As for the audit.rules my rules match your enclosed section. I add failed syscalls:

Code:

-a exit,always -S chmod -S fchmod -S fchmodat -S chown -S chown32 -S fchown -S fchown32 -S fchownat -S lchown -S umask -S creat -S open -S openat -S truncate -S ftruncate -F success=0 -F exit=-EACCES -F auid!=0 -F auid!=4294967295 -k FAIL
-a exit,always -S chmod -S fchmod -S fchmodat -S chown -S chown32 -S fchown -S fchown32 -S fchownat -S lchown -S umask -S creat -S open -S openat -S truncate -S ftruncate -F success=0 -F exit=-EPERM  -F auid!=0 -F auid!=4294967295 -k FAIL

to watch for privilege violations which may get you more verbose and collateral logging.
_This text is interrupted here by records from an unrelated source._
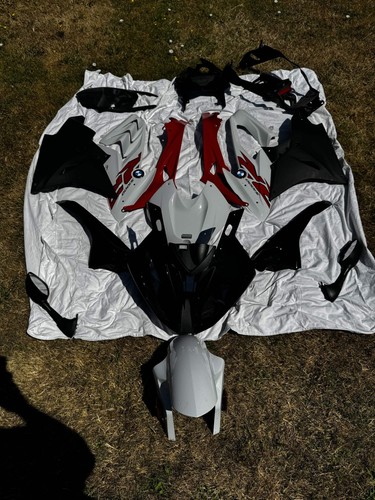Bmw s1000rr fairing - 2017, gen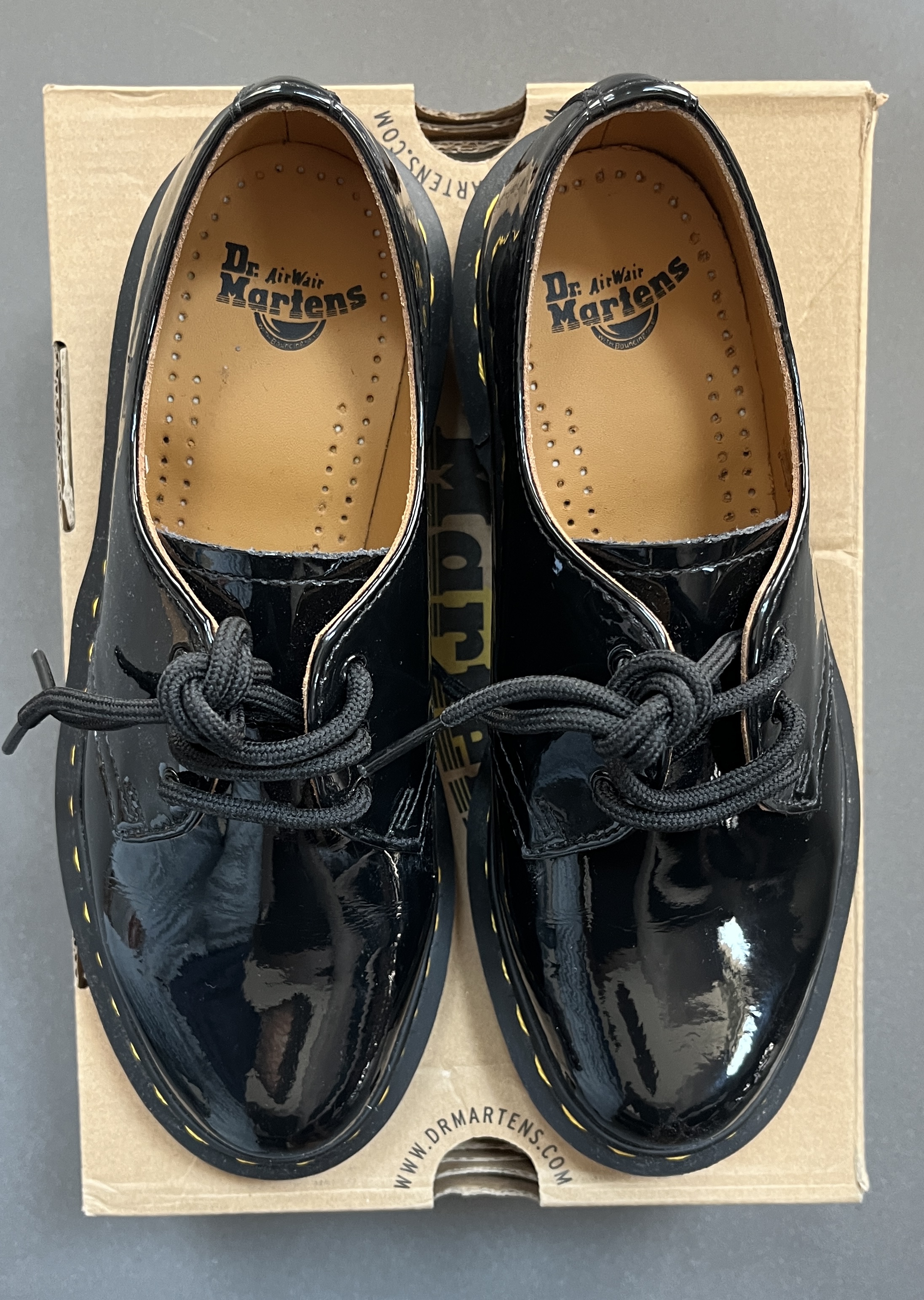 Dr Martens, DocMart, Patent Lamper - Image 3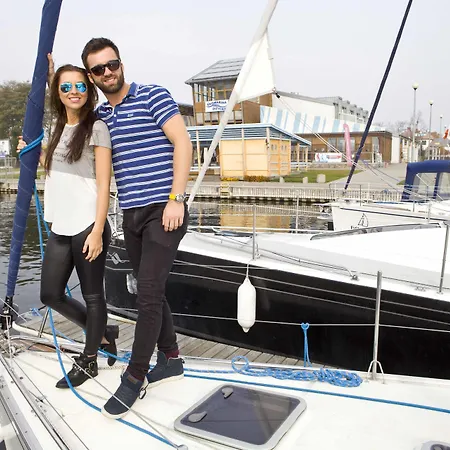 Отель St. Bruno Гижицко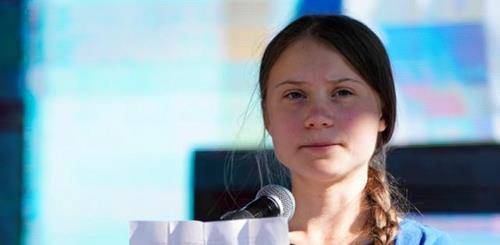 那个嘴上呼吁环保,实际却铺张浪费的瑞典环保女孩,最终沦为笑柄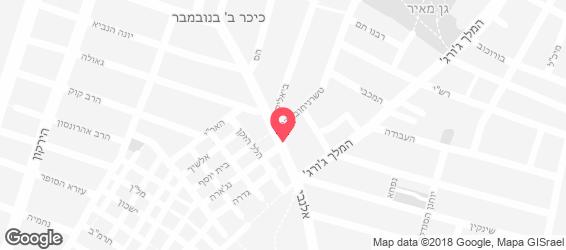אבולעפיה - מפה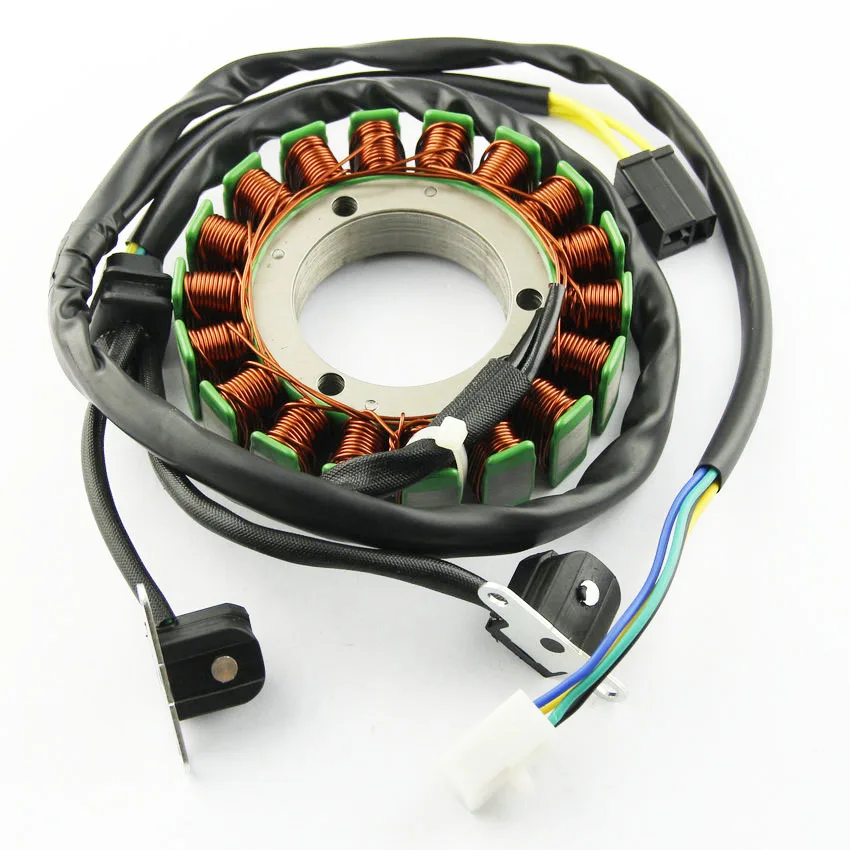 Motorcycle Stator Coil Magneto Engine Stator rotor Coil for Suzuki VS1400 VS 1400 Intruder Boulevard S83 32101-38B02-000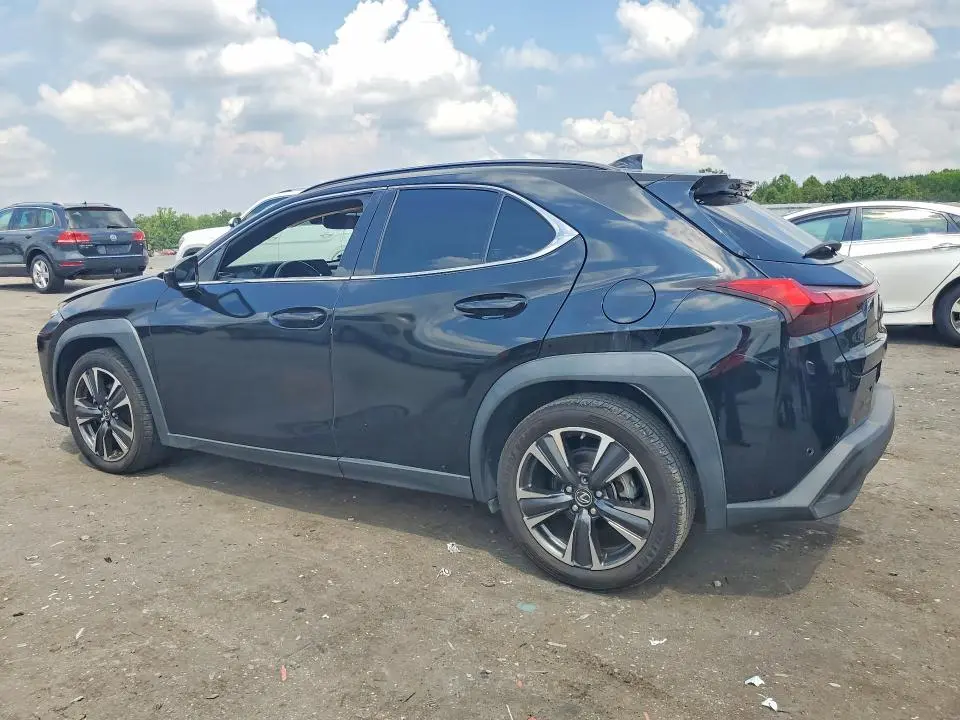 2021 LEXUS UX 200 BASE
Depending on machine use this may enlarge log size quite a bit.
I configure key usage for three related purposes: syscalls (SYS_), configuration files (CFG_) and binaries (BIN_). So the "BIN_logins" key comprises of any passwd, group and ch.*-related binaries, for example:

Code:

-a always,exit -F path=/usr/bin/passwd -F perm=x -F auid!=0 -F auid!=4294967295 -k BIN_logins

and the "CFG_logins" key watches /etc/passwd and related user auth files. There are no related system calls else there would be a SYS_logins key as well. Grouping them like this makes it easier to (know what to) grep logs for. Anyway. That's about it. Syscalls and watches work. Let me know if it doesn't.